• _Görev 1_
Lütfen aşağıdaki belge bölümüne göre şu soruları yanıtlayın:
(a) Tuncay Özel'e göre İstanbul'da kendileriyle birlikte aktif olarak Kürtçe tiyatro yapan kaç grup var?
(b) Oyunu izlemeye gelen genç kaç yıldır İstanbul'dadır?
(c) Augusto Boal'ın sözüne göre bir insan doğduğu andan itibaren nerededir?
*-*-*
Fazla zaman geçmeden ciddi bir kitleniz oluşmaya başlamış. Siz nasıl görüyorsunuz bu ilgiyi, olumlu tepkiler geliyor mu?

Tuncay Özel: Şa Performans İstanbul’da bir kilit rol oynuyor, çünkü burada milyonlarca Kürt yaşıyor. Aktif olarak Kürtçe tiyatro yapan bizimle beraber üç grup var. İnsanlar sürekli geliyor, ziyaret ediyor bizleri. Kürtçe oyun izlemek bu insanları mutlu ediyor. Çok güzel heyecanlar yaşadık burada. Genç biri geldi oyunu izlemeye ve sonrasında bana, ’20 yıldır İstanbul’dayım. Taksim’de barda çalışıyorum. Kürtlüğümü unuttum ama geldim ve ana dilimde oyun izledim. Bu bana kendimi hatırlattı’ dedi. Bizim için bu geri dönüşler, inanılmaz bir duygu katıyor, iyi şeyler yaptığımızı hissettiriyor.

Sizi izlemeye gelenlerin gençlerden oluştuğunu gözlemledik. Ne düşünüyorsunuz bu konuda?

Tuncay Özel: Tiyatro yeni jenerasyon için çok önemli. Tiyatro halkla, iktidar ve düzen arasında bir bağdır. Tiyatronun bir politik yanı vardır ki; biz kendimiz için alternatif sahne diyoruz. Bu politik bir anlam taşır. Eleştirilerimizi, düşüncelerimizi, tiyatro yoluyla halka anlatmaya çalışıyoruz. Tiyatro müzik kadar, sinema kadar popüler değil. Müzik dinlemek için bir tık yeterli ama tiyatro böyle birşey değil. Daha zinde, daha canlı, oyuncunun, seyircinin nefesini hissediyorsun. Yüz yüze birşey bu. Biz Kürtler tiyatro denildiğinde komedi geliyor aklımıza. Biz Şa Performans olarak ‘tiyatro sadece komedi değil’ diye anlatmak istiyoruz. Genç insan için bu ilgi çekici. Biz bu algıyı yıkmaya çalışıyoruz. Tiyatro sadece komedi değil, dram da değil.

Yaşamın her alanı…

Tuncay Özel: Evet. Augusto Boal diyor ki, ‘Bir insan doğduğu andan itibaren bir tiyatro sahnesindedir.’ Bir satıcı, malını satmak için tiyatro yapar, bir lokantacı yemeğini satmak için de tiyatro yapar. Tiyatro hayatın her alanında vardır.

Acılarını bile bir noktadan sonra espiriye çevirebilen bir kültürden geliyorsunuz. Kürtçe tiyatro yapmak sizin için neden önemli, sahnede kendinizi nerede hissediyorsunuz?
*-*-*
• _Görev 2_
Kayıtlarda "provided" kelimesini içeren bütün satırları sıralayın.

• _Uzamsal akıl yürütme veri setinden satırlar_
*-*-*
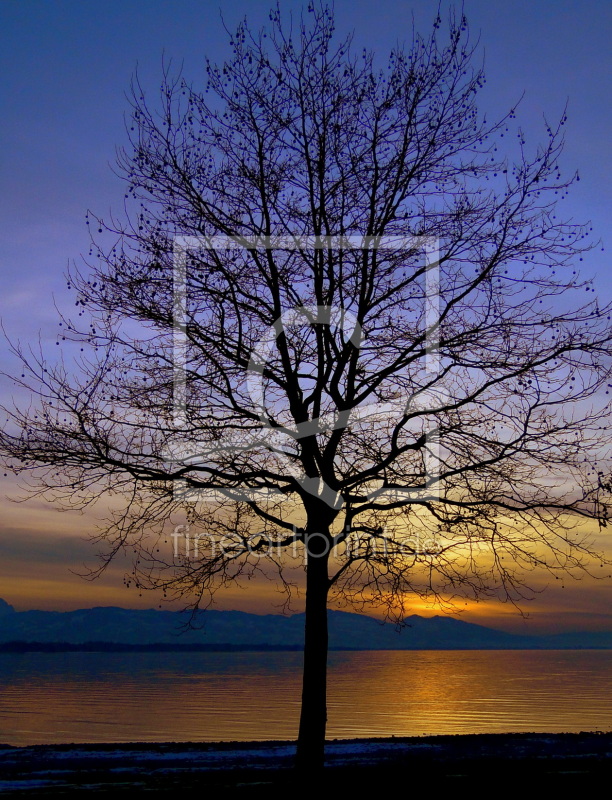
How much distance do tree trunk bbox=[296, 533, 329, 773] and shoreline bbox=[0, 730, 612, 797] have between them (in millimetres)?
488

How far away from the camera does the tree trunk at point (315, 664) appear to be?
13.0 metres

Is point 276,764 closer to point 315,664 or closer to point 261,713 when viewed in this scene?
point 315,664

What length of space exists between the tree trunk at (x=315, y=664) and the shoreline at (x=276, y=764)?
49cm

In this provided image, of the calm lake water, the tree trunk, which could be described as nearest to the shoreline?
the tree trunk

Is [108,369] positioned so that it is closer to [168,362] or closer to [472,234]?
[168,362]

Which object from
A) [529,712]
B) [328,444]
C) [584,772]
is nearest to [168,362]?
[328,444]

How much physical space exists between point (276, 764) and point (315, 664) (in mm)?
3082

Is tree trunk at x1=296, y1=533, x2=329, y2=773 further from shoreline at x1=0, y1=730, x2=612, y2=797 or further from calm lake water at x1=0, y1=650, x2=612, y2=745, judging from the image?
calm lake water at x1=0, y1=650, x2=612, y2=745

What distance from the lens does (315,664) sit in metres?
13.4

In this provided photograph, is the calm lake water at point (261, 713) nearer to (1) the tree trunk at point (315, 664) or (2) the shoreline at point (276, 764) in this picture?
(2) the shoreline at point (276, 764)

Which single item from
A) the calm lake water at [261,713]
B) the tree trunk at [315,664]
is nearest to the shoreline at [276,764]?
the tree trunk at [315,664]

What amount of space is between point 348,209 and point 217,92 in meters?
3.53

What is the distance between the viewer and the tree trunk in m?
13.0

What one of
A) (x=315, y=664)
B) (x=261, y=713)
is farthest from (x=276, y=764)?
*-*-*
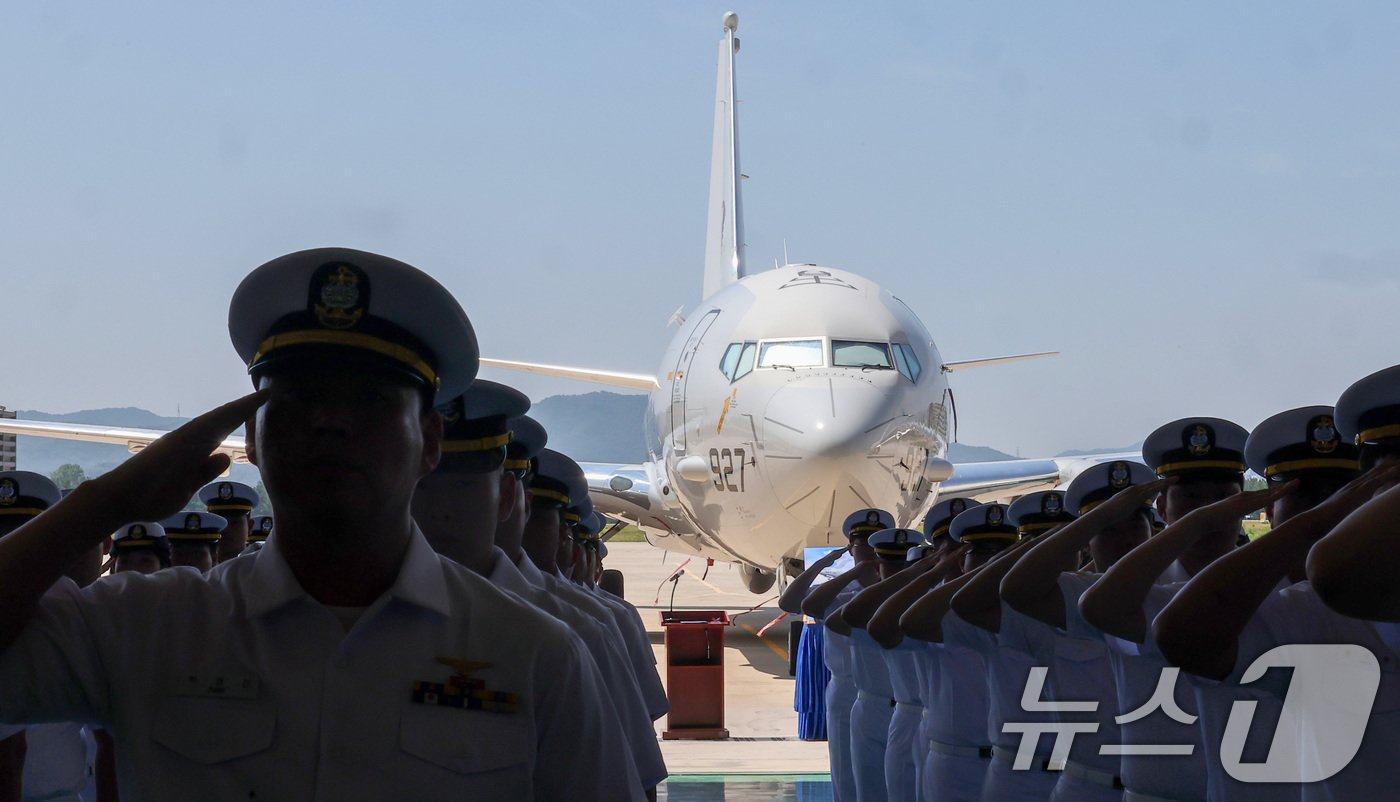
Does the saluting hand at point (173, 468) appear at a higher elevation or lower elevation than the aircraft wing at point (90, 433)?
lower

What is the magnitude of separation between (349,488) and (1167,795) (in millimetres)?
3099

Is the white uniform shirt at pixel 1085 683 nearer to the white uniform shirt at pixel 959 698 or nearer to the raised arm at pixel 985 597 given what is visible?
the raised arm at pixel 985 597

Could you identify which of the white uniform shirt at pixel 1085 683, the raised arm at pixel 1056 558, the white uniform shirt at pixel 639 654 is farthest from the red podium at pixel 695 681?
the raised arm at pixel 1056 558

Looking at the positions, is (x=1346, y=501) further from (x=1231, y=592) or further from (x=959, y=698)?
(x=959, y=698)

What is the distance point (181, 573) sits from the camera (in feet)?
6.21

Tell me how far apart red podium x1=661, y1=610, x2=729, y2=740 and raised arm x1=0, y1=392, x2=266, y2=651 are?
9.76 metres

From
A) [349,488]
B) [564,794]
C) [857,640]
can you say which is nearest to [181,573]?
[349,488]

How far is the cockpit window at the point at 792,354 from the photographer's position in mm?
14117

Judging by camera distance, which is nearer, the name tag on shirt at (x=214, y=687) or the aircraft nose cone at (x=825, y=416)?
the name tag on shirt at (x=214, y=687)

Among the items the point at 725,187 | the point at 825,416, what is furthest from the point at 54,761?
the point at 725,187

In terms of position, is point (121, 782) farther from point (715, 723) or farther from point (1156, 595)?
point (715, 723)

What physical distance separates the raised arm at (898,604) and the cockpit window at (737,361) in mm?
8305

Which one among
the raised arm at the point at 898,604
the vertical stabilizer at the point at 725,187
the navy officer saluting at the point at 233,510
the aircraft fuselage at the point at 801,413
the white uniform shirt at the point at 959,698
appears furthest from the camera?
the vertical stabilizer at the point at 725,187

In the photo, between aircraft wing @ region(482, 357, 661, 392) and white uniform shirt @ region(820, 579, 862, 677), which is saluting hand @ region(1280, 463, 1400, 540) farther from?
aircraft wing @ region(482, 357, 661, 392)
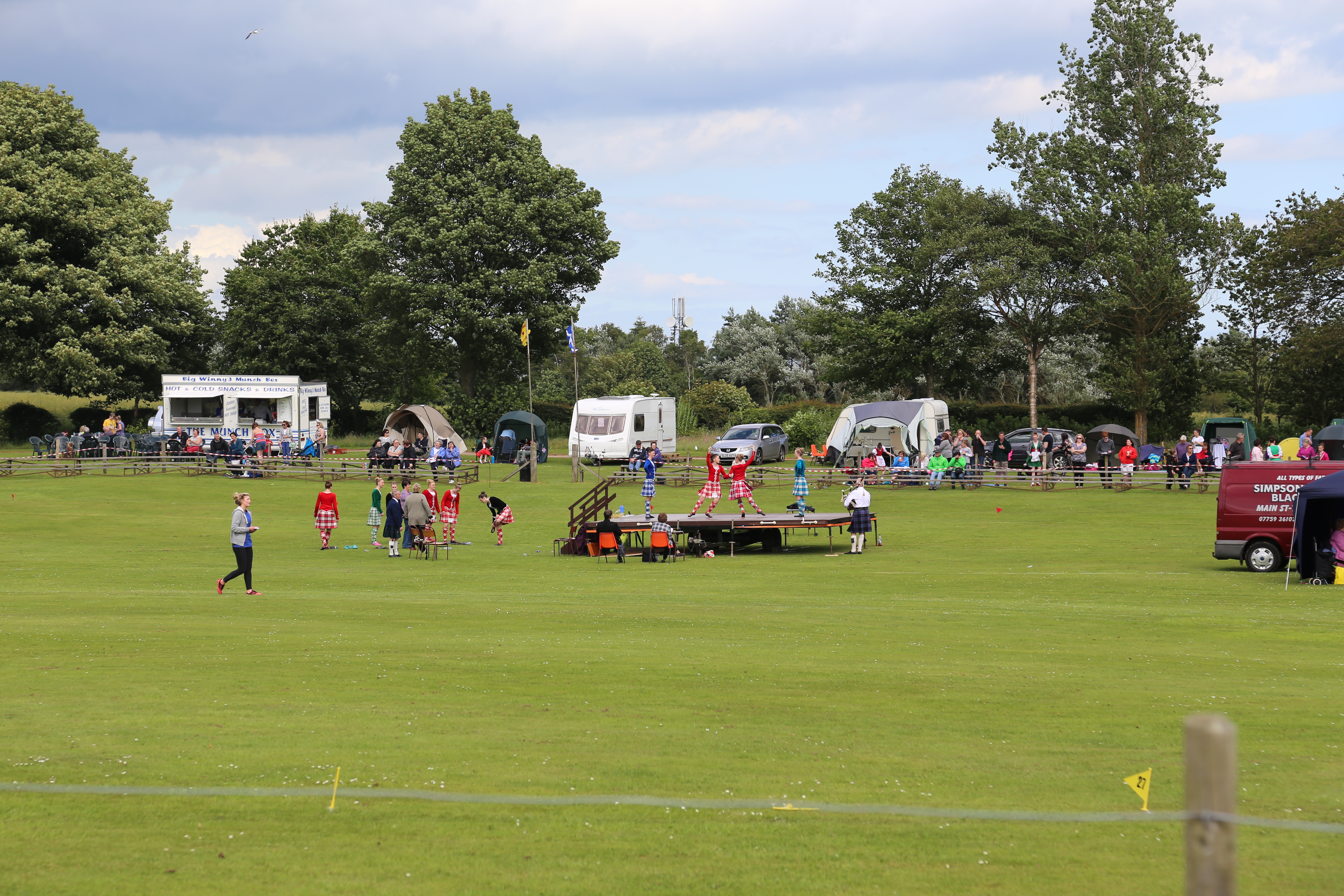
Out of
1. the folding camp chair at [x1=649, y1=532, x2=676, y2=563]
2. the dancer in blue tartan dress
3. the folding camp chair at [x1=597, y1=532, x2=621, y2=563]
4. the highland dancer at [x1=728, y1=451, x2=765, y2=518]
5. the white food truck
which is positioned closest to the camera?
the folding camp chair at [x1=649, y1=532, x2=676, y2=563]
*-*-*
• _Tam yanıt 1_
(a) Üç grup.
(b) 20 yıldır.
(c) Bir tiyatro sahnesindedir.

• _Tam yanıt 2_
In this provided image, of the calm lake water, the tree trunk, which could be described as nearest to the shoreline?
In this provided photograph, is the calm lake water at point (261, 713) nearer to (1) the tree trunk at point (315, 664) or (2) the shoreline at point (276, 764) in this picture?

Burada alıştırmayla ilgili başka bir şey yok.